Le «Qui-Fait» et le «Qui-Sait»
 (LEM 1146)

                                           
                                                 

   Sigmund Freud a été un monument majeur de la pensée psychiatrique du XXème siècle dans nos pays occidentaux. Il a ouvert à la médecine comme à la philosophie  une porte nouvelle sur le fonctionnement encore inconnu du psychisme humain, avec son fameux, et quelque peu sulfureux, inconscient. Une seule énergie pour en expliquer la force motrice : la libido infantile. Autre chose que la domination monolithique de la pensée consciente rationnelle capable de résoudre tous nos problèmes humains, directement héritée du scientisme triomphant d’Auguste Comte. Deux dimensions : le conscient et l’inconscient, comme nous avons deux hémisphères cérébraux dont la physiologie différentiée ne rend pas compte. Voir l’article didactique de 1976 : « Nos deux cerveaux» de Deglin Lvovitch (1)
  Il était étrange le petit Sigismund Shlomo Freud. Sa passion : la zoologie dans la lignée de Darwin. Sa fascination : la culture grecque et sa mythologie. Son point caché : le rejet de la culture juive familiale. Bon élève, il devint médecin. Pour se consacrer à l’histologie puis à la recherche sur les cellules nerveuses et la cocaïne (2). Très brève incursion dans l’exercice à Vienne de la médecine générale. Qu’il détesta. Faire de la psychanalyse une science, certes différente des autres car échappant à la méthode expérimentale, mais une vraie science fut toujours son ambition profonde.
   Laissons à d’autres comme Sophie Duriez, psychiatre californienne, le soin d’évaluer rigoureusement la pertinence en 2019 des développements théoriques et pratiques de la pensée freudienne (3). Non sans retard, la presse française se fait l’écho de positions critiques argumentées des professionnels (4).

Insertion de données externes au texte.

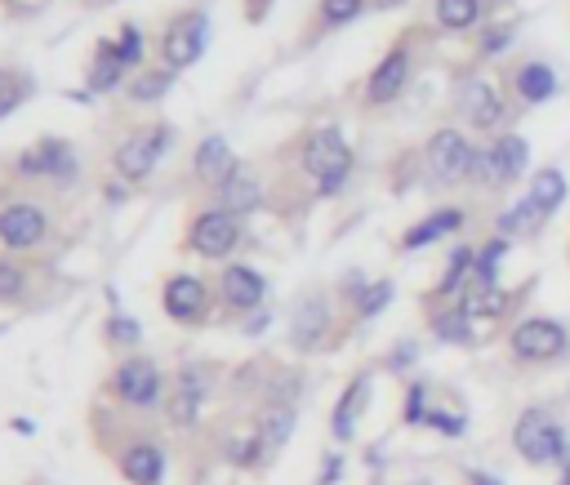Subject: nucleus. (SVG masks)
Here are the masks:
<instances>
[{"label":"nucleus","mask_w":570,"mask_h":485,"mask_svg":"<svg viewBox=\"0 0 570 485\" xmlns=\"http://www.w3.org/2000/svg\"><path fill=\"white\" fill-rule=\"evenodd\" d=\"M299 170L312 179L316 196H338L353 179V148L338 126H316L299 139Z\"/></svg>","instance_id":"obj_1"},{"label":"nucleus","mask_w":570,"mask_h":485,"mask_svg":"<svg viewBox=\"0 0 570 485\" xmlns=\"http://www.w3.org/2000/svg\"><path fill=\"white\" fill-rule=\"evenodd\" d=\"M513 450L530 463V467H561L570 459V432L566 423L544 410V406H530L517 414L513 423Z\"/></svg>","instance_id":"obj_2"},{"label":"nucleus","mask_w":570,"mask_h":485,"mask_svg":"<svg viewBox=\"0 0 570 485\" xmlns=\"http://www.w3.org/2000/svg\"><path fill=\"white\" fill-rule=\"evenodd\" d=\"M170 148H174L170 120H152V126H139L117 143V152H111V170H117L126 183H148Z\"/></svg>","instance_id":"obj_3"},{"label":"nucleus","mask_w":570,"mask_h":485,"mask_svg":"<svg viewBox=\"0 0 570 485\" xmlns=\"http://www.w3.org/2000/svg\"><path fill=\"white\" fill-rule=\"evenodd\" d=\"M205 45H209V10L205 6H187V10L165 19L157 54H161V63L170 72H187V67H196L205 58Z\"/></svg>","instance_id":"obj_4"},{"label":"nucleus","mask_w":570,"mask_h":485,"mask_svg":"<svg viewBox=\"0 0 570 485\" xmlns=\"http://www.w3.org/2000/svg\"><path fill=\"white\" fill-rule=\"evenodd\" d=\"M14 174H19V179H28V183H54V187H67V183H76L80 161H76V148H72L67 139L45 134V139L28 143V148L14 157Z\"/></svg>","instance_id":"obj_5"},{"label":"nucleus","mask_w":570,"mask_h":485,"mask_svg":"<svg viewBox=\"0 0 570 485\" xmlns=\"http://www.w3.org/2000/svg\"><path fill=\"white\" fill-rule=\"evenodd\" d=\"M473 161H477V148L469 143L464 130H454V126H441L428 143H423V170L432 183H464L473 179Z\"/></svg>","instance_id":"obj_6"},{"label":"nucleus","mask_w":570,"mask_h":485,"mask_svg":"<svg viewBox=\"0 0 570 485\" xmlns=\"http://www.w3.org/2000/svg\"><path fill=\"white\" fill-rule=\"evenodd\" d=\"M530 165V143L513 130H499L486 148H477V161H473V179L486 183V187H513Z\"/></svg>","instance_id":"obj_7"},{"label":"nucleus","mask_w":570,"mask_h":485,"mask_svg":"<svg viewBox=\"0 0 570 485\" xmlns=\"http://www.w3.org/2000/svg\"><path fill=\"white\" fill-rule=\"evenodd\" d=\"M508 347L517 360H530V366H544V360H561L570 352V330L552 316H526L513 325Z\"/></svg>","instance_id":"obj_8"},{"label":"nucleus","mask_w":570,"mask_h":485,"mask_svg":"<svg viewBox=\"0 0 570 485\" xmlns=\"http://www.w3.org/2000/svg\"><path fill=\"white\" fill-rule=\"evenodd\" d=\"M241 246V218L227 214L218 205L209 209H196L192 223H187V250L201 255V259H227Z\"/></svg>","instance_id":"obj_9"},{"label":"nucleus","mask_w":570,"mask_h":485,"mask_svg":"<svg viewBox=\"0 0 570 485\" xmlns=\"http://www.w3.org/2000/svg\"><path fill=\"white\" fill-rule=\"evenodd\" d=\"M410 76H415V54H410L406 41H397V45L370 67L366 89H362V103H366V107H388V103H397V98L410 89Z\"/></svg>","instance_id":"obj_10"},{"label":"nucleus","mask_w":570,"mask_h":485,"mask_svg":"<svg viewBox=\"0 0 570 485\" xmlns=\"http://www.w3.org/2000/svg\"><path fill=\"white\" fill-rule=\"evenodd\" d=\"M214 392V370L205 366V360H192V366H183L179 370V379H174V392H170V401H165V414H170V423L174 428H196V419H201V406H205V397Z\"/></svg>","instance_id":"obj_11"},{"label":"nucleus","mask_w":570,"mask_h":485,"mask_svg":"<svg viewBox=\"0 0 570 485\" xmlns=\"http://www.w3.org/2000/svg\"><path fill=\"white\" fill-rule=\"evenodd\" d=\"M50 236V214L36 201H10L0 205V246L6 250H36Z\"/></svg>","instance_id":"obj_12"},{"label":"nucleus","mask_w":570,"mask_h":485,"mask_svg":"<svg viewBox=\"0 0 570 485\" xmlns=\"http://www.w3.org/2000/svg\"><path fill=\"white\" fill-rule=\"evenodd\" d=\"M454 103H460V116L469 120L473 130H482V134H495L504 120H508L504 94H499L491 80H482V76H469V80L460 85V94H454Z\"/></svg>","instance_id":"obj_13"},{"label":"nucleus","mask_w":570,"mask_h":485,"mask_svg":"<svg viewBox=\"0 0 570 485\" xmlns=\"http://www.w3.org/2000/svg\"><path fill=\"white\" fill-rule=\"evenodd\" d=\"M111 392H117V401H126L135 410H152L161 401V370H157V360H148V356L121 360L117 375H111Z\"/></svg>","instance_id":"obj_14"},{"label":"nucleus","mask_w":570,"mask_h":485,"mask_svg":"<svg viewBox=\"0 0 570 485\" xmlns=\"http://www.w3.org/2000/svg\"><path fill=\"white\" fill-rule=\"evenodd\" d=\"M161 308H165V316H170V321H179V325H201V321L209 316V285H205L201 277L179 272V277H170V281H165V290H161Z\"/></svg>","instance_id":"obj_15"},{"label":"nucleus","mask_w":570,"mask_h":485,"mask_svg":"<svg viewBox=\"0 0 570 485\" xmlns=\"http://www.w3.org/2000/svg\"><path fill=\"white\" fill-rule=\"evenodd\" d=\"M268 299V281L259 268L250 263H227L218 272V303L233 308V312H259Z\"/></svg>","instance_id":"obj_16"},{"label":"nucleus","mask_w":570,"mask_h":485,"mask_svg":"<svg viewBox=\"0 0 570 485\" xmlns=\"http://www.w3.org/2000/svg\"><path fill=\"white\" fill-rule=\"evenodd\" d=\"M214 196H218V201H214L218 209L246 218V214H255V209L264 205V179H259L250 165H237L233 174H227V179L214 187Z\"/></svg>","instance_id":"obj_17"},{"label":"nucleus","mask_w":570,"mask_h":485,"mask_svg":"<svg viewBox=\"0 0 570 485\" xmlns=\"http://www.w3.org/2000/svg\"><path fill=\"white\" fill-rule=\"evenodd\" d=\"M330 334V299L321 294H308L294 303V316H290V338L299 352H312L321 347V338Z\"/></svg>","instance_id":"obj_18"},{"label":"nucleus","mask_w":570,"mask_h":485,"mask_svg":"<svg viewBox=\"0 0 570 485\" xmlns=\"http://www.w3.org/2000/svg\"><path fill=\"white\" fill-rule=\"evenodd\" d=\"M237 165H241V161L233 157V148H227L223 134H205V139L196 143V152H192V179L205 183V187H218Z\"/></svg>","instance_id":"obj_19"},{"label":"nucleus","mask_w":570,"mask_h":485,"mask_svg":"<svg viewBox=\"0 0 570 485\" xmlns=\"http://www.w3.org/2000/svg\"><path fill=\"white\" fill-rule=\"evenodd\" d=\"M130 76H135V72L117 58L111 41L103 36V41L94 45L89 67H85V89H89V94H117V89H126V85H130Z\"/></svg>","instance_id":"obj_20"},{"label":"nucleus","mask_w":570,"mask_h":485,"mask_svg":"<svg viewBox=\"0 0 570 485\" xmlns=\"http://www.w3.org/2000/svg\"><path fill=\"white\" fill-rule=\"evenodd\" d=\"M469 223V214L460 209V205H445V209H432L428 218H419L406 236H401V250H423V246H437V240H445V236H454Z\"/></svg>","instance_id":"obj_21"},{"label":"nucleus","mask_w":570,"mask_h":485,"mask_svg":"<svg viewBox=\"0 0 570 485\" xmlns=\"http://www.w3.org/2000/svg\"><path fill=\"white\" fill-rule=\"evenodd\" d=\"M557 89H561V80H557V72H552L544 58H526V63L513 72V94H517V103H526V107H539V103L557 98Z\"/></svg>","instance_id":"obj_22"},{"label":"nucleus","mask_w":570,"mask_h":485,"mask_svg":"<svg viewBox=\"0 0 570 485\" xmlns=\"http://www.w3.org/2000/svg\"><path fill=\"white\" fill-rule=\"evenodd\" d=\"M432 23L450 36L486 28V0H432Z\"/></svg>","instance_id":"obj_23"},{"label":"nucleus","mask_w":570,"mask_h":485,"mask_svg":"<svg viewBox=\"0 0 570 485\" xmlns=\"http://www.w3.org/2000/svg\"><path fill=\"white\" fill-rule=\"evenodd\" d=\"M174 80H179V72H170L165 63H148V67H139V72L130 76V85H126V98H130V103H139V107H148V103H161V98L174 89Z\"/></svg>","instance_id":"obj_24"},{"label":"nucleus","mask_w":570,"mask_h":485,"mask_svg":"<svg viewBox=\"0 0 570 485\" xmlns=\"http://www.w3.org/2000/svg\"><path fill=\"white\" fill-rule=\"evenodd\" d=\"M121 472H126L130 485H161V476H165V454H161L152 441L130 445V450L121 454Z\"/></svg>","instance_id":"obj_25"},{"label":"nucleus","mask_w":570,"mask_h":485,"mask_svg":"<svg viewBox=\"0 0 570 485\" xmlns=\"http://www.w3.org/2000/svg\"><path fill=\"white\" fill-rule=\"evenodd\" d=\"M366 397H370V375L353 379L348 392L338 397V410H334V436H338V441H348V436L357 432V419H362V410H366Z\"/></svg>","instance_id":"obj_26"},{"label":"nucleus","mask_w":570,"mask_h":485,"mask_svg":"<svg viewBox=\"0 0 570 485\" xmlns=\"http://www.w3.org/2000/svg\"><path fill=\"white\" fill-rule=\"evenodd\" d=\"M473 263H477V250L473 246H454L450 250V263H445V272L437 281V294L441 299H460L469 290V281H473Z\"/></svg>","instance_id":"obj_27"},{"label":"nucleus","mask_w":570,"mask_h":485,"mask_svg":"<svg viewBox=\"0 0 570 485\" xmlns=\"http://www.w3.org/2000/svg\"><path fill=\"white\" fill-rule=\"evenodd\" d=\"M548 218L566 205V196H570V183H566V174L561 170H552V165H544V170H535V179H530V192H526Z\"/></svg>","instance_id":"obj_28"},{"label":"nucleus","mask_w":570,"mask_h":485,"mask_svg":"<svg viewBox=\"0 0 570 485\" xmlns=\"http://www.w3.org/2000/svg\"><path fill=\"white\" fill-rule=\"evenodd\" d=\"M544 223H548V214H544V209H539L530 196H521L517 205H508V209L495 218V231L513 240V236H535Z\"/></svg>","instance_id":"obj_29"},{"label":"nucleus","mask_w":570,"mask_h":485,"mask_svg":"<svg viewBox=\"0 0 570 485\" xmlns=\"http://www.w3.org/2000/svg\"><path fill=\"white\" fill-rule=\"evenodd\" d=\"M370 10V0H316V32H338V28H353L362 14Z\"/></svg>","instance_id":"obj_30"},{"label":"nucleus","mask_w":570,"mask_h":485,"mask_svg":"<svg viewBox=\"0 0 570 485\" xmlns=\"http://www.w3.org/2000/svg\"><path fill=\"white\" fill-rule=\"evenodd\" d=\"M432 334L441 343H473L477 338V321L460 303H450L445 312H432Z\"/></svg>","instance_id":"obj_31"},{"label":"nucleus","mask_w":570,"mask_h":485,"mask_svg":"<svg viewBox=\"0 0 570 485\" xmlns=\"http://www.w3.org/2000/svg\"><path fill=\"white\" fill-rule=\"evenodd\" d=\"M107 41H111V50H117V58H121L130 72L148 67V32H143L139 23H121Z\"/></svg>","instance_id":"obj_32"},{"label":"nucleus","mask_w":570,"mask_h":485,"mask_svg":"<svg viewBox=\"0 0 570 485\" xmlns=\"http://www.w3.org/2000/svg\"><path fill=\"white\" fill-rule=\"evenodd\" d=\"M504 255H508V236H491L486 246L477 250V263H473V290H491V285H499V263H504Z\"/></svg>","instance_id":"obj_33"},{"label":"nucleus","mask_w":570,"mask_h":485,"mask_svg":"<svg viewBox=\"0 0 570 485\" xmlns=\"http://www.w3.org/2000/svg\"><path fill=\"white\" fill-rule=\"evenodd\" d=\"M259 441H264V450H268V459L290 441V428H294V410L290 406H268L264 414H259Z\"/></svg>","instance_id":"obj_34"},{"label":"nucleus","mask_w":570,"mask_h":485,"mask_svg":"<svg viewBox=\"0 0 570 485\" xmlns=\"http://www.w3.org/2000/svg\"><path fill=\"white\" fill-rule=\"evenodd\" d=\"M32 76L28 72H19V67H0V120L6 116H14L28 98H32Z\"/></svg>","instance_id":"obj_35"},{"label":"nucleus","mask_w":570,"mask_h":485,"mask_svg":"<svg viewBox=\"0 0 570 485\" xmlns=\"http://www.w3.org/2000/svg\"><path fill=\"white\" fill-rule=\"evenodd\" d=\"M28 290H32L28 268L0 255V303H23V299H28Z\"/></svg>","instance_id":"obj_36"},{"label":"nucleus","mask_w":570,"mask_h":485,"mask_svg":"<svg viewBox=\"0 0 570 485\" xmlns=\"http://www.w3.org/2000/svg\"><path fill=\"white\" fill-rule=\"evenodd\" d=\"M517 36V23H486L477 36V58H499Z\"/></svg>","instance_id":"obj_37"},{"label":"nucleus","mask_w":570,"mask_h":485,"mask_svg":"<svg viewBox=\"0 0 570 485\" xmlns=\"http://www.w3.org/2000/svg\"><path fill=\"white\" fill-rule=\"evenodd\" d=\"M392 303V281H370L357 299H353V308H357V321H370V316H379L384 308Z\"/></svg>","instance_id":"obj_38"},{"label":"nucleus","mask_w":570,"mask_h":485,"mask_svg":"<svg viewBox=\"0 0 570 485\" xmlns=\"http://www.w3.org/2000/svg\"><path fill=\"white\" fill-rule=\"evenodd\" d=\"M423 423L437 428L441 436H464V432H469V414H454V410H428Z\"/></svg>","instance_id":"obj_39"},{"label":"nucleus","mask_w":570,"mask_h":485,"mask_svg":"<svg viewBox=\"0 0 570 485\" xmlns=\"http://www.w3.org/2000/svg\"><path fill=\"white\" fill-rule=\"evenodd\" d=\"M428 419V388H410L406 392V423H423Z\"/></svg>","instance_id":"obj_40"},{"label":"nucleus","mask_w":570,"mask_h":485,"mask_svg":"<svg viewBox=\"0 0 570 485\" xmlns=\"http://www.w3.org/2000/svg\"><path fill=\"white\" fill-rule=\"evenodd\" d=\"M107 338H111V343H135V338H139V325H135L130 316H111V321H107Z\"/></svg>","instance_id":"obj_41"},{"label":"nucleus","mask_w":570,"mask_h":485,"mask_svg":"<svg viewBox=\"0 0 570 485\" xmlns=\"http://www.w3.org/2000/svg\"><path fill=\"white\" fill-rule=\"evenodd\" d=\"M415 356H419V347H415V343H397V352H392L388 366H392V370H406V366H415Z\"/></svg>","instance_id":"obj_42"},{"label":"nucleus","mask_w":570,"mask_h":485,"mask_svg":"<svg viewBox=\"0 0 570 485\" xmlns=\"http://www.w3.org/2000/svg\"><path fill=\"white\" fill-rule=\"evenodd\" d=\"M469 481H473V485H504V481L491 476V472H469Z\"/></svg>","instance_id":"obj_43"},{"label":"nucleus","mask_w":570,"mask_h":485,"mask_svg":"<svg viewBox=\"0 0 570 485\" xmlns=\"http://www.w3.org/2000/svg\"><path fill=\"white\" fill-rule=\"evenodd\" d=\"M557 485H570V459L561 463V472H557Z\"/></svg>","instance_id":"obj_44"},{"label":"nucleus","mask_w":570,"mask_h":485,"mask_svg":"<svg viewBox=\"0 0 570 485\" xmlns=\"http://www.w3.org/2000/svg\"><path fill=\"white\" fill-rule=\"evenodd\" d=\"M94 6H117V0H94Z\"/></svg>","instance_id":"obj_45"}]
</instances>
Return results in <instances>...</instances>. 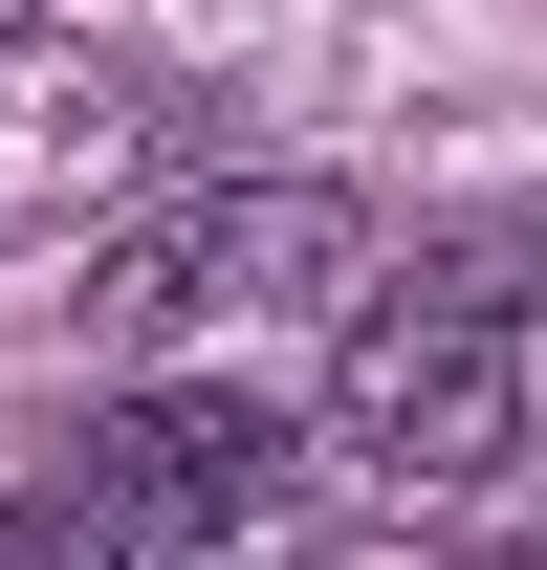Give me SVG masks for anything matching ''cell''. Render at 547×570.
Instances as JSON below:
<instances>
[{
	"label": "cell",
	"instance_id": "obj_1",
	"mask_svg": "<svg viewBox=\"0 0 547 570\" xmlns=\"http://www.w3.org/2000/svg\"><path fill=\"white\" fill-rule=\"evenodd\" d=\"M329 461L395 504H481L526 461V330L460 307V285H395V307H350V373H329Z\"/></svg>",
	"mask_w": 547,
	"mask_h": 570
},
{
	"label": "cell",
	"instance_id": "obj_2",
	"mask_svg": "<svg viewBox=\"0 0 547 570\" xmlns=\"http://www.w3.org/2000/svg\"><path fill=\"white\" fill-rule=\"evenodd\" d=\"M372 285V198L350 176H219L198 219H132L88 264V330H176V307H350Z\"/></svg>",
	"mask_w": 547,
	"mask_h": 570
},
{
	"label": "cell",
	"instance_id": "obj_3",
	"mask_svg": "<svg viewBox=\"0 0 547 570\" xmlns=\"http://www.w3.org/2000/svg\"><path fill=\"white\" fill-rule=\"evenodd\" d=\"M67 461H88V504H110V549L176 570V549H219V527H263V504L307 483V417L241 395V373H176V395H132V417H88Z\"/></svg>",
	"mask_w": 547,
	"mask_h": 570
},
{
	"label": "cell",
	"instance_id": "obj_4",
	"mask_svg": "<svg viewBox=\"0 0 547 570\" xmlns=\"http://www.w3.org/2000/svg\"><path fill=\"white\" fill-rule=\"evenodd\" d=\"M460 570H547V549H460Z\"/></svg>",
	"mask_w": 547,
	"mask_h": 570
},
{
	"label": "cell",
	"instance_id": "obj_5",
	"mask_svg": "<svg viewBox=\"0 0 547 570\" xmlns=\"http://www.w3.org/2000/svg\"><path fill=\"white\" fill-rule=\"evenodd\" d=\"M0 45H22V0H0Z\"/></svg>",
	"mask_w": 547,
	"mask_h": 570
}]
</instances>
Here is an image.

  Le cerveau humain fonctionnant sur un mode double, le conscient, sans le savoir, actionné comme une marionnette par l’inconscient selon Freud. Ce schéma est devenu classique. Une question triviale surgit : pourquoi et comment peut bien fonctionner ce système à la Janus ?  La réponse de la psychanalyse donnant à la libido infantile le statut d’une énergie motrice unique de notre encéphale de Sapiens demeure jusqu’à ce jour de l’ordre de la croyance. D’où la persistance des querelles sans fin entre les partisans et les incrédules. Le terrain est trop mouvant pour y installer les fondations d’une pensée médicale systémique.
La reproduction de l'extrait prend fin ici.